Steve-Eye: Equipping LLM-based Embodied Agents with Visual Perception in Open Worlds

Authors: Sipeng Zheng, jiazheng liu, Yicheng Feng, Zongqing Lu

ICLR 2024 | Conference PDF | Archive PDF | Plain Text | LLM Run Details

Reproducibility Variable Result LLM Response
Research Type Experimental We carry out extensive experiments from a wide range of perspectives to validate our model s capability to strategically act and plan. The project s website and code can be found at https://sites.google.com/view/steve-eye.
Researcher Affiliation Collaboration Sipeng Zheng1, Jiazheng Liu2, Yicheng Feng2, Zongqing Lu2,1 1 Beijing Academy of Artificial Intelligence 2 School of Computer Science, Peking University
Pseudocode No The paper does not contain explicit pseudocode or algorithm blocks. It describes the model architecture and training procedure in narrative text and figures.

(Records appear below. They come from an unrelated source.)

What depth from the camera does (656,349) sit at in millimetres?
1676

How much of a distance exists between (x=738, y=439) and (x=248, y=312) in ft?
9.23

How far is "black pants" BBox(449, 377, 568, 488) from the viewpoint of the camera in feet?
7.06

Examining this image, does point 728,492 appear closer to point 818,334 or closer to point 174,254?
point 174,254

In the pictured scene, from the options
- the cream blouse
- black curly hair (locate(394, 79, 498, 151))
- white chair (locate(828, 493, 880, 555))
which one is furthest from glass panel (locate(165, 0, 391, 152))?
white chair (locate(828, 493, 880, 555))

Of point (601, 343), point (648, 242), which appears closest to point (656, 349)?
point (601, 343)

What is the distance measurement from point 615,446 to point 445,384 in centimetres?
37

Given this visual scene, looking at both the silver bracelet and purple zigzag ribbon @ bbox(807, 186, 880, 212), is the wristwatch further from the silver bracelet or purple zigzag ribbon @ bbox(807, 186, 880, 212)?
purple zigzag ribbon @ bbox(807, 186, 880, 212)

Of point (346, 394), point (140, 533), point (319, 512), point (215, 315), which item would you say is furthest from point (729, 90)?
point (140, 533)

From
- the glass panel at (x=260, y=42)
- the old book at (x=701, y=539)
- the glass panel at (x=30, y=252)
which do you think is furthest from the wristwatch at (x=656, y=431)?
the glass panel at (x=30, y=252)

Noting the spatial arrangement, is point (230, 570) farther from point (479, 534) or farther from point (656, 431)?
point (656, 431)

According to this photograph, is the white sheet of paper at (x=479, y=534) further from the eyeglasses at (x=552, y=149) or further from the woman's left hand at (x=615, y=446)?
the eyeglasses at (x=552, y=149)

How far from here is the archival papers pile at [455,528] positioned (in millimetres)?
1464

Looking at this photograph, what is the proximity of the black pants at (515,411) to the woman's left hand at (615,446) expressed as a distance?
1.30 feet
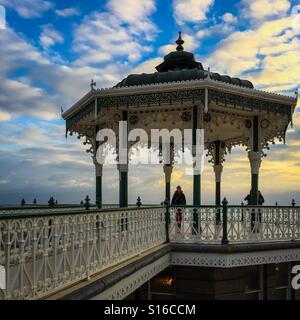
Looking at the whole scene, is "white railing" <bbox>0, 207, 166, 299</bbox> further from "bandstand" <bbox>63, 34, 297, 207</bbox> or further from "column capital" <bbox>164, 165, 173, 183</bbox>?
"column capital" <bbox>164, 165, 173, 183</bbox>

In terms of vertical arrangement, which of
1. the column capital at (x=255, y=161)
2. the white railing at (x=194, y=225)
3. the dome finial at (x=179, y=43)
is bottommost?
the white railing at (x=194, y=225)

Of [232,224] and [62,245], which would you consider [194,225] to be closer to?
[232,224]

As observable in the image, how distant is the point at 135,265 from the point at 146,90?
5567 mm

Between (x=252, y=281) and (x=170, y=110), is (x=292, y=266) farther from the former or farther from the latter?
(x=170, y=110)

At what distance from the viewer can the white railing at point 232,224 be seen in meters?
9.91

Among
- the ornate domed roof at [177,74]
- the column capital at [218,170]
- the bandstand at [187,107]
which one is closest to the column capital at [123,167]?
the bandstand at [187,107]

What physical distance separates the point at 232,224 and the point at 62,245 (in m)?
6.14

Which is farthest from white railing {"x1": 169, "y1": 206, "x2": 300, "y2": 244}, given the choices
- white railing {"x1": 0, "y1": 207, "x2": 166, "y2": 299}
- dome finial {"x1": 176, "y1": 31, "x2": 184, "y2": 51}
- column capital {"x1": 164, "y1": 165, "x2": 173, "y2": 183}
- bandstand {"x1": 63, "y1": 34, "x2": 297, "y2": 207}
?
column capital {"x1": 164, "y1": 165, "x2": 173, "y2": 183}

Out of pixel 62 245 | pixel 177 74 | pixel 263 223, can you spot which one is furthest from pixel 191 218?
pixel 62 245

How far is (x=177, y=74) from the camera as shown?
11398 mm

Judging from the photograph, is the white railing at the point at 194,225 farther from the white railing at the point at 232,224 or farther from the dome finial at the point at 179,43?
the dome finial at the point at 179,43

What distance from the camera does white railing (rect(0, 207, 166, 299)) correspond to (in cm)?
389

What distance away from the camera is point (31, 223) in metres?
4.17
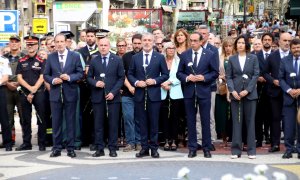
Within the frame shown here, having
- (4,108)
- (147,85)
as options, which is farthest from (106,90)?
(4,108)

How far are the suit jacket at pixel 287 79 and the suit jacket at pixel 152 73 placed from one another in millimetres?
1972

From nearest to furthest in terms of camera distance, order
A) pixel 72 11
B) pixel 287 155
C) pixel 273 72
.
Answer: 1. pixel 287 155
2. pixel 273 72
3. pixel 72 11

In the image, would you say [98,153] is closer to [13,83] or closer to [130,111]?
[130,111]

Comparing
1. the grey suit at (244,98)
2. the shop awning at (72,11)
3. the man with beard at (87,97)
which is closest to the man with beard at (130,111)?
the man with beard at (87,97)

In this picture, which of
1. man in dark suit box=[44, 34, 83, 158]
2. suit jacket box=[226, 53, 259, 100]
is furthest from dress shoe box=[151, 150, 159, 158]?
suit jacket box=[226, 53, 259, 100]

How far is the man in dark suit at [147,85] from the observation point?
13.9 metres

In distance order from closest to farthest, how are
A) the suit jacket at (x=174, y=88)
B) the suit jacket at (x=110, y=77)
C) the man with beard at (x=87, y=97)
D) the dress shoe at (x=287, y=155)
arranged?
the dress shoe at (x=287, y=155), the suit jacket at (x=110, y=77), the suit jacket at (x=174, y=88), the man with beard at (x=87, y=97)

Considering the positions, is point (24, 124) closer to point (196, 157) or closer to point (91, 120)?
point (91, 120)

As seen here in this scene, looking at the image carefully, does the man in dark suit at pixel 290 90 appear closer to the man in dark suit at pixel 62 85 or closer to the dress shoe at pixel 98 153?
the dress shoe at pixel 98 153

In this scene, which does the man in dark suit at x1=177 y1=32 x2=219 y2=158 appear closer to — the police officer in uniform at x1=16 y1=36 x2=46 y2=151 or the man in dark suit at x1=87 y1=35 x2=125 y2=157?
the man in dark suit at x1=87 y1=35 x2=125 y2=157

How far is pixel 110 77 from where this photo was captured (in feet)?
46.0

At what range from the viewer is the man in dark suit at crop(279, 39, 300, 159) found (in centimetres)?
1362

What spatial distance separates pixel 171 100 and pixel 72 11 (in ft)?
51.2

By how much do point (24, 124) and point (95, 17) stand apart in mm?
18419
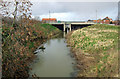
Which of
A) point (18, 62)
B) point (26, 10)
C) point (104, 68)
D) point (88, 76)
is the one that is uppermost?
point (26, 10)

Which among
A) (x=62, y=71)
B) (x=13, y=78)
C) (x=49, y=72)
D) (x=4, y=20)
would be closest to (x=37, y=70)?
(x=49, y=72)

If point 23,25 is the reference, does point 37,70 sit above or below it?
below

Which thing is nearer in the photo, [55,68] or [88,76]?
[88,76]

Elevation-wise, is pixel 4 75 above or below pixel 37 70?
above

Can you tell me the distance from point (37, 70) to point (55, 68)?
159 cm

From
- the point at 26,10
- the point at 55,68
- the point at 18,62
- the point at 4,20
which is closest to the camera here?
the point at 26,10

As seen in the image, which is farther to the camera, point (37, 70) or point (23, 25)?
point (37, 70)

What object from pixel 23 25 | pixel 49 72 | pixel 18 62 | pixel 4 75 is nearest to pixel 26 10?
pixel 23 25

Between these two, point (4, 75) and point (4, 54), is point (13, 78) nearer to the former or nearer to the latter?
point (4, 75)

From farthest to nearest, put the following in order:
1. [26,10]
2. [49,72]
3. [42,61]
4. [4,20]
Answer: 1. [42,61]
2. [49,72]
3. [4,20]
4. [26,10]

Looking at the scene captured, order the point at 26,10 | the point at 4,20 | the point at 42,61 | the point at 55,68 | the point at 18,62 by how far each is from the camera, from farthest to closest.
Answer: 1. the point at 42,61
2. the point at 55,68
3. the point at 18,62
4. the point at 4,20
5. the point at 26,10

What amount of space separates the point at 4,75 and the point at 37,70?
13.6ft

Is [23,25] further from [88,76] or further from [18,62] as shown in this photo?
[88,76]

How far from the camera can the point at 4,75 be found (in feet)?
23.3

Open Source Code Yes The project s website and code can be found at https://sites.google.com/view/steve-eye.
Open Datasets Yes We choose Mine Dojo (Fan et al., 2022) as the Minecraft platform to collect our instruction data and conduct experiments. ...In Minecraft, such knowledge should contain item recipes, details of item attributes, their associated numerical value, etc. We access this vital information from Minecraft-Wiki (Fandom, 2023), which comprises an extensive collection of over 9,000 HTML pages.
Dataset Splits No The paper mentions collecting 850K instruction-answer pairs for model training and refers to 'test sets' and a 'validation dataset' (FK-QA test set) for evaluation. However, it does not specify the exact percentages or counts for a general train/validation/test split for the overall 850K dataset used for training, making exact reproduction of the data partitioning challenging without this information.

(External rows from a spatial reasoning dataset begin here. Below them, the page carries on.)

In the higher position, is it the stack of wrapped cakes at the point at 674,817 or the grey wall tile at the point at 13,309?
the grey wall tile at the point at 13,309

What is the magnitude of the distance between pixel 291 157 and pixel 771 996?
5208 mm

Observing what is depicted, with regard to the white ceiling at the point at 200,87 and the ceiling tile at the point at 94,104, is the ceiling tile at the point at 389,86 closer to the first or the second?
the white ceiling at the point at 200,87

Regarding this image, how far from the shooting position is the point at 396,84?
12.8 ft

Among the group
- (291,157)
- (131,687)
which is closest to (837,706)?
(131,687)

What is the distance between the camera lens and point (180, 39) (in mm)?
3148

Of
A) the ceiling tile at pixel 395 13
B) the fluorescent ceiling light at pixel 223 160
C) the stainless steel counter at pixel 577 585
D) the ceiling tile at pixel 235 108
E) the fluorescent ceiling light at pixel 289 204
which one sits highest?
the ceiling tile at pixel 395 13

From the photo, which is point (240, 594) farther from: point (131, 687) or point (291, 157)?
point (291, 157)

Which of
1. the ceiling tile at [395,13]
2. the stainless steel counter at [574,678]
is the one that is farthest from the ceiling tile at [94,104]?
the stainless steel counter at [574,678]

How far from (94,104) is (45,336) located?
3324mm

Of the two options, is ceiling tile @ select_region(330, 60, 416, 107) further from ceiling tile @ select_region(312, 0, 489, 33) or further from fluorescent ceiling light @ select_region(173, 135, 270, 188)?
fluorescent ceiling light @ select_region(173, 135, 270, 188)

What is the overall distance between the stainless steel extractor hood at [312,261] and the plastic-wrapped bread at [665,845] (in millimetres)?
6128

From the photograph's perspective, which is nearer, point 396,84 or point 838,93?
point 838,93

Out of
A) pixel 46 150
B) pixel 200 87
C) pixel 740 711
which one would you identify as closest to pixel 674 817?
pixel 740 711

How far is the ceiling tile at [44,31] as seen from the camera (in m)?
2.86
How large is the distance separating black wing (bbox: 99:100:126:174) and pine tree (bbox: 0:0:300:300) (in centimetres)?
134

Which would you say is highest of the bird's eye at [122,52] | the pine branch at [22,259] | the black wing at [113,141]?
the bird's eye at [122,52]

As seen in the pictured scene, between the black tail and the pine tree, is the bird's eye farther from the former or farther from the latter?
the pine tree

Hardware Specification No The paper does not provide specific hardware details such as GPU models, CPU types, or memory specifications used for running the experiments. It mentions using models like LLaMA-2 but not the underlying hardware.
Software Dependencies No The paper mentions software components and models such as LLaMA-2 (Touvron et al., 2023b), CLIP (Radford et al., 2021), VQ-GAN (Esser et al., 2021), LoRA (Hu et al., 2021), MineDojo (Fan et al., 2022), and ChatGPT (OpenAI, 2022). However, it does not specify version numbers for these software dependencies, which are necessary for reproducible descriptions.

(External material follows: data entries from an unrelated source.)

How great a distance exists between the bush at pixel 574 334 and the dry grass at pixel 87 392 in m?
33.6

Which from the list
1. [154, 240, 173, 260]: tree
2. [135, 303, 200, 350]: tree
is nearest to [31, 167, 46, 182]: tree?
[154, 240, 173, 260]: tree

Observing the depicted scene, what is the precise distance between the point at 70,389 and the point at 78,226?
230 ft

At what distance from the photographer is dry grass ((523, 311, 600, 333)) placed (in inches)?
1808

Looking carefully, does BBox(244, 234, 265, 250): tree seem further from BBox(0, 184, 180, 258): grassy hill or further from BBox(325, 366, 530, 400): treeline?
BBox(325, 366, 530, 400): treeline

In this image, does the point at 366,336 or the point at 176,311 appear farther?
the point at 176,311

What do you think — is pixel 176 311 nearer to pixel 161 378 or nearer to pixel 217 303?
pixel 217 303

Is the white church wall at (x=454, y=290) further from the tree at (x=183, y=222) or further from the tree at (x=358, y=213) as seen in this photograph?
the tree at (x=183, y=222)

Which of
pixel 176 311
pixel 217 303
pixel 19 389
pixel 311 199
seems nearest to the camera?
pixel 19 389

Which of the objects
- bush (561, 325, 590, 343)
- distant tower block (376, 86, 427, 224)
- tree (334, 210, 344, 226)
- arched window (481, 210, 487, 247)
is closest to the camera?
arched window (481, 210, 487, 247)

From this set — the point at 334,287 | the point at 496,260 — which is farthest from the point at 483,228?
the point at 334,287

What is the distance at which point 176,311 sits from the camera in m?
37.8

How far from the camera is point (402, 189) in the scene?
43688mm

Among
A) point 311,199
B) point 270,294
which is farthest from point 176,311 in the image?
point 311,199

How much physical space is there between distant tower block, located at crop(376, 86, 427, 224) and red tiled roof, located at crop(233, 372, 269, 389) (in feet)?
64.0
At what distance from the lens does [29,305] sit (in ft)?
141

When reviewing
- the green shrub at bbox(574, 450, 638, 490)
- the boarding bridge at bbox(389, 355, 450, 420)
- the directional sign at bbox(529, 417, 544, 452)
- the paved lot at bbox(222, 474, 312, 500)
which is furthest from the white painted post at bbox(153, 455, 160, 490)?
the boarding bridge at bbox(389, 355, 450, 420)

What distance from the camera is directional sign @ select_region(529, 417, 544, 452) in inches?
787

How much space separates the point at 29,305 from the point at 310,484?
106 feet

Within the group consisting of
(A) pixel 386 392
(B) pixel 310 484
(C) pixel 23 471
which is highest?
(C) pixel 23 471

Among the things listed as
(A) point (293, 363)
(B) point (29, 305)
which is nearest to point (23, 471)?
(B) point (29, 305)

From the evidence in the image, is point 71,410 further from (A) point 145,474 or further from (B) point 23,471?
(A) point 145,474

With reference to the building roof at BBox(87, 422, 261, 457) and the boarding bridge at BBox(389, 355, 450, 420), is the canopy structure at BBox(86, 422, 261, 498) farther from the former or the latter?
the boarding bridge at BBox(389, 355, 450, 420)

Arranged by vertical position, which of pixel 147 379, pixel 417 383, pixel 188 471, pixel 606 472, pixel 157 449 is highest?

Experiment Setup No The paper describes the overall two-stage instruction-tuning strategy, the size of the visual codebook and language vocabulary, and the use of LoRA. However, it lacks specific numerical details for hyperparameters such as learning rates, batch sizes, number of epochs, or optimizer configurations, which are essential for fully reproducing the experimental setup.